> Requirement
Find the word "stars" in the listing; pull out each line holding it.

> Records for this task

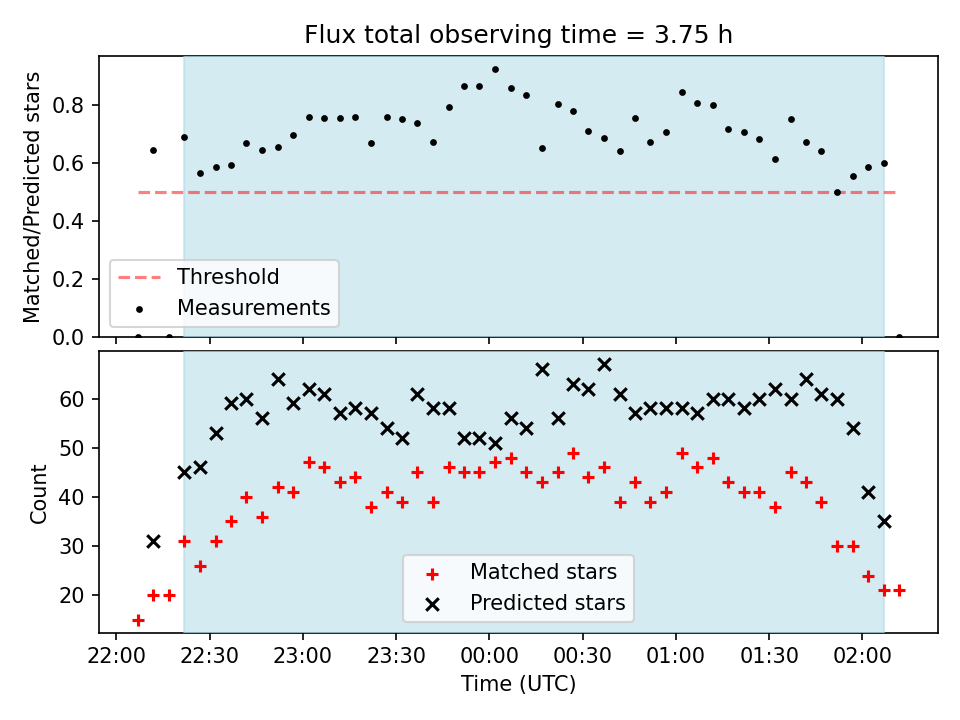 Flux total observing time = 3.75 h

Matched/Predicted stars

0.8
0.6
0.4
0.2
0.0

Threshold
Measurements

Count

60
50
40
30
20

Matched stars
Predicted stars

22:00 22:30 23:00 23:30 00:00 00:30 01:00 01:30 02:00

Time (UTC)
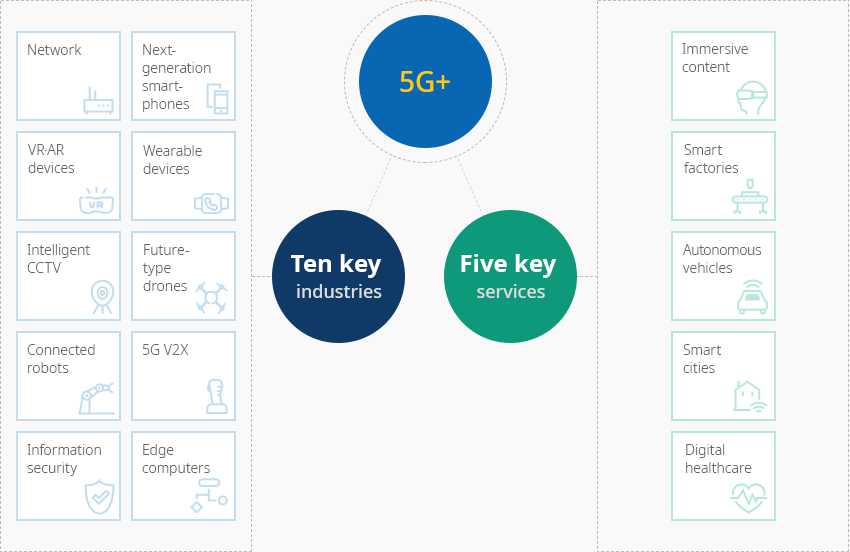 Network

Next-generation smart-phones

VR·AR devices

VR

Wearable devices

Intelligent CCTV

Future-type drones

Connected robots

5G V2X

Information security

Edge computers

5G+

Ten key industries

Five key services

Immersive content

Smart factories

Autonomous vehicles

Smart cities

Digital healthcare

> Answer to the problem
Matched/Predicted stars
Matched stars
Predicted stars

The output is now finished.